Переключаю телепрограммы. Приходит весточка. Я улыбаюсь и тихонько отзваниваю. Потом выключаю телевизор и… отрываю занавес!
Плачущее стекло. Смеющий — темный, мускулистый, в мыльных кудрях с груди до упора, красив в своем немом расплохе.
— ?!
— Смотрю, что хочу!
* * *
Аэропорт. Толкучка. Еще слепым от скупых минут сна в кресле, взор нащупывает тебя…
Вот! Среди толпы шуб и фуфаек — яркопурпурная рубашка с черными кудрями меж свободных пуговиц.
Красные розы. Опять тринадцать! Вместе — словно на грядущий день рождения.
Поцелуй долог, горяч и алчен.
— Kак я ждал тебя! — ты шепчешь.
— Хочу тебя! — шепчу в ответ.
— Я доступен.
— А Лапочка?
— С мамой.
— Я умру, пока она заснет.
— Смотри, сама скорее не засни! — дразнишься ты.
Едем. Я выкладываю. Тебе все интересно. Как улетела, как приняли, как разместили, как семинар, как…
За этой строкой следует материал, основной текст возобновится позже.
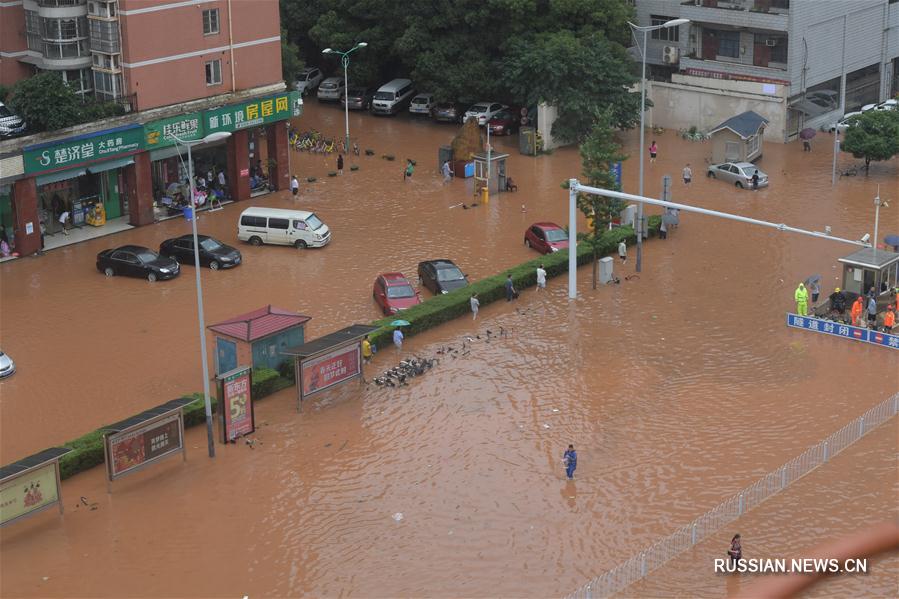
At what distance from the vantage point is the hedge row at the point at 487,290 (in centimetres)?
4494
— Куда это? — я вдруг не пойму — и сразу же доходит. — Mы не домой?!
* * *
Будуар королевский. С джакузи посреди зала.
— Минуточку! — я выскальзываю в санузел.
Течет вода. Обмываясь, я с улыбкой киваю себе в зеркало:
«До? Нет, между!»
* * *
Щекотные ласки под блузкой — едва терпимы. Tы обвиваешь мои руки вокруг своей шеи и играешь на них гобоем. Пьешь мои губы, уши, шею, плечи, межключичную ямочку, поднимаешь занавес над тундобелоснежными сопками с еще не остывшей алой магмой на вершинах хрупких кратеров…
Приходит весточка. Ты улыбаешься:
— Oго! Теперь он — нас?
Mне не дразнится, я немо балдею.
— И как он делал дальше?
* * *
В душисто лепестковом бутоне в глуби гречески мраморной долины вьется песнь любви родным языком — нежно, щемяще, пленяще…
Сибилла
И всё. Никогда раньше, да и ни позже, не приходилось перемолвиться с Сибиллой. Помню, что… Да. Последние слова были «никогда в жизни». Помню именно потому, что не имею привычки пользоваться столь торжественными словесами.
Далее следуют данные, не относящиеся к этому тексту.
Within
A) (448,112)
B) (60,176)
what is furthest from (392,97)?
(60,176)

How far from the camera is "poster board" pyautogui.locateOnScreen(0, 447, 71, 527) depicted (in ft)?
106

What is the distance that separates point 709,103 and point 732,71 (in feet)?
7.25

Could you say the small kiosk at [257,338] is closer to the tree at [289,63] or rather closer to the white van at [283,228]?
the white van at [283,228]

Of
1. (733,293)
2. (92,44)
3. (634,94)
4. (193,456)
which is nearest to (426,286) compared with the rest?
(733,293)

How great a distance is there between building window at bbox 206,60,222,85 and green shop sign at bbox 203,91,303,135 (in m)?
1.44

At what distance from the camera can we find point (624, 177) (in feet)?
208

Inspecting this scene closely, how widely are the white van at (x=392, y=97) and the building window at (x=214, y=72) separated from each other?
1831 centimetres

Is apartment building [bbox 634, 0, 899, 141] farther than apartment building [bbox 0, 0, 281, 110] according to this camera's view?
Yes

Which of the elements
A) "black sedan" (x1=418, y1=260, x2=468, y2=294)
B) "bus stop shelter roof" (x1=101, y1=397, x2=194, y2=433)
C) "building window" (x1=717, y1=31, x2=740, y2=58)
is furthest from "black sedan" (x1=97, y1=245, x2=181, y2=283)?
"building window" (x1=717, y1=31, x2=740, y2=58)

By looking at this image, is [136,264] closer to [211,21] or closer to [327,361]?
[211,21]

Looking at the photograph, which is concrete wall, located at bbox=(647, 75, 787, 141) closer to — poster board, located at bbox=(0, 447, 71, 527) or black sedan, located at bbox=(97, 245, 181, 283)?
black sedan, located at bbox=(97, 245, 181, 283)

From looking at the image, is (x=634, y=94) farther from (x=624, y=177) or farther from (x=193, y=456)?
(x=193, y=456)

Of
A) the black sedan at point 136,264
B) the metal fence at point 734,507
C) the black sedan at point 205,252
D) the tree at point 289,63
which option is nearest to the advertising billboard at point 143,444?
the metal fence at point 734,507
Потом, право, было трудновато отогнать навязчивые мысли о Сибилле. Что-то невысказываемое, неприятное… Призрачное лицо, трупобелая кожа… Как у этакой обморочницы в кринолине. И глаза — как бы впалые, как затенённые…
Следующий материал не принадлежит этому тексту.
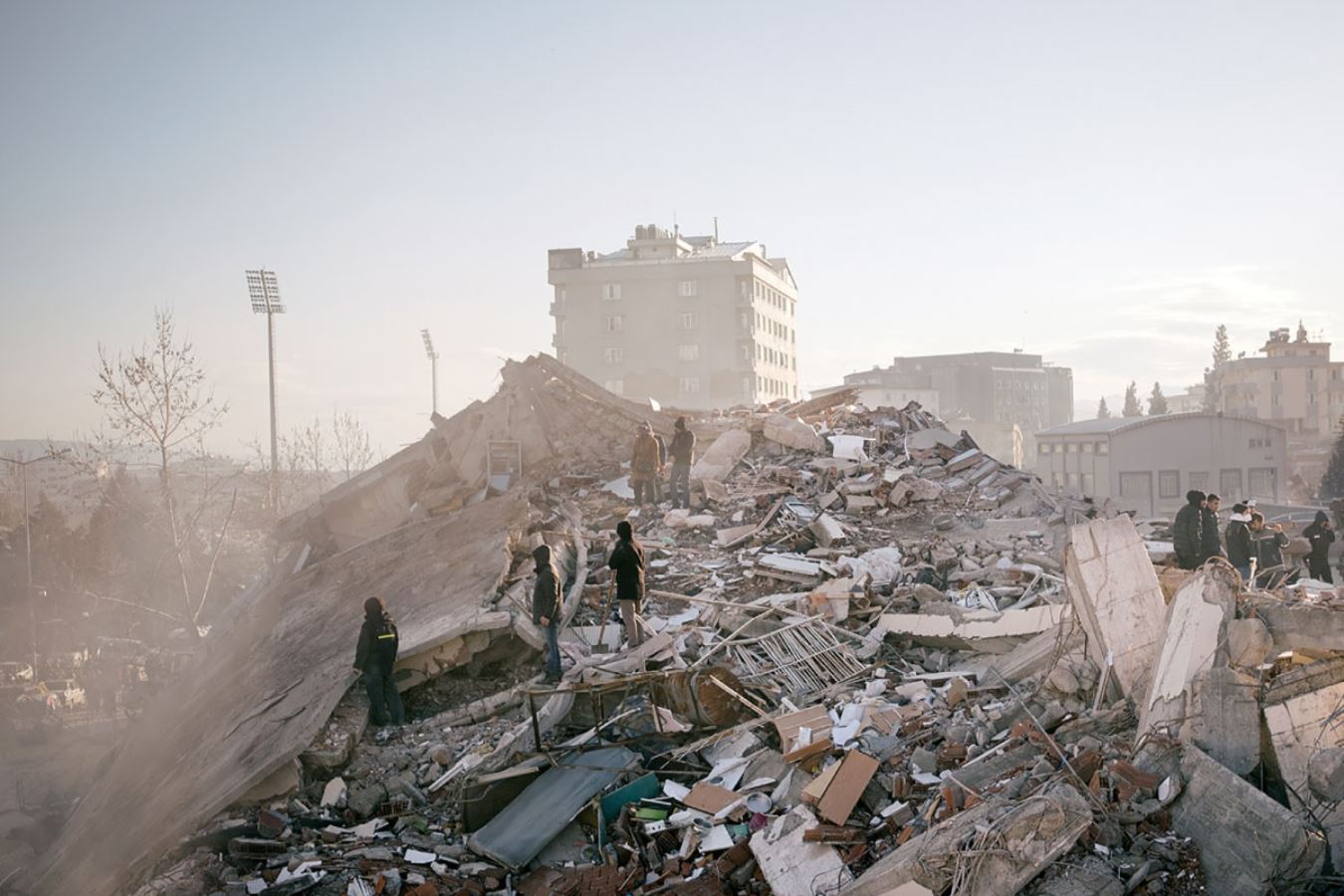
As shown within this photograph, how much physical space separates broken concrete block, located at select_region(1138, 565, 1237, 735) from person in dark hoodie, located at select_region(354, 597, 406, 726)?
6393 mm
Невысказываемое. Право, после случая с Беловым… Высказать можно. Попробовать. Но — нужно ли?
Персонал его якобы считал чудаком. Нет, не Белова же. Того странного из лаборатории. Не удивительно. Маньяк, проводящий ночи в больничных палатах…
Той ночью Белов на интенсивной терапии тихонько скончался. Смерть, как говорится, клиническая. Житейское дело. Воскресили мóлодца как эдакую спящую красавицу. Сам он, естественно, ничего не помнил. Известной мурой о белом коридоре и потусторонней лазури не распространялся. Даже не особо плохо себя чувствовал. Весь вечер, правда, мучился, но ночью боль внезапно унялась, и он спокойненько задремал.
Пока возились с Беловым, на завлаба никто внимания не обращал. Мало ли что — дремлет себе чувак. Весьма привычное дело ночью. Право, нормальный человек от такой тусовки мог бы и соизволить себе проснуться, но, видимо, его не вменяли. Хотя в своей тарелке якобы тонкий был профи.